• _DESCRIPTION OF THE TASK_
Copy the lines exactly. Begin at the first line of the data and stop after the line with "bumper - 32".

• _Records contained in a dataset_
• • •

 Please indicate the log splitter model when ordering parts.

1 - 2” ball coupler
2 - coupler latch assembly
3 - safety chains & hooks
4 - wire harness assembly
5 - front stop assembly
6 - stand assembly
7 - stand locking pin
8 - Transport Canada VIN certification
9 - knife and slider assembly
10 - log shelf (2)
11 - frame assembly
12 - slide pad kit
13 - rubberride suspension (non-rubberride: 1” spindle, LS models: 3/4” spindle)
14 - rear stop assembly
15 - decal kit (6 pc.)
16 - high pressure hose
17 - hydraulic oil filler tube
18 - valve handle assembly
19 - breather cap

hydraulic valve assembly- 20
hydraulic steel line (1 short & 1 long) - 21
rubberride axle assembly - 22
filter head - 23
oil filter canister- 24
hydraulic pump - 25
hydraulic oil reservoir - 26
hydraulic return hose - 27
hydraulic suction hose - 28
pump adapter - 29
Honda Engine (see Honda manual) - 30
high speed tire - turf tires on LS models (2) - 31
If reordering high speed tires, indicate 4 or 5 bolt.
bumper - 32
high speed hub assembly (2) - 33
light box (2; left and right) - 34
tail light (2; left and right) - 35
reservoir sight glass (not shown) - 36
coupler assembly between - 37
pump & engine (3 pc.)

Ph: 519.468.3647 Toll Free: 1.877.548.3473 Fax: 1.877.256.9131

• • •

• _RESULT BELOW_
 Please indicate the log splitter model when ordering parts.

1 - 2” ball coupler
2 - coupler latch assembly
3 - safety chains & hooks
4 - wire harness assembly
5 - front stop assembly
6 - stand assembly
7 - stand locking pin
8 - Transport Canada VIN certification
9 - knife and slider assembly
10 - log shelf (2)
11 - frame assembly
12 - slide pad kit
13 - rubberride suspension (non-rubberride: 1” spindle, LS models: 3/4” spindle)
14 - rear stop assembly
15 - decal kit (6 pc.)
16 - high pressure hose
17 - hydraulic oil filler tube
18 - valve handle assembly
19 - breather cap

hydraulic valve assembly- 20
hydraulic steel line (1 short & 1 long) - 21
rubberride axle assembly - 22
filter head - 23
oil filter canister- 24
hydraulic pump - 25
hydraulic oil reservoir - 26
hydraulic return hose - 27
hydraulic suction hose - 28
pump adapter - 29
Honda Engine (see Honda manual) - 30
high speed tire - turf tires on LS models (2) - 31
If reordering high speed tires, indicate 4 or 5 bolt.
bumper - 32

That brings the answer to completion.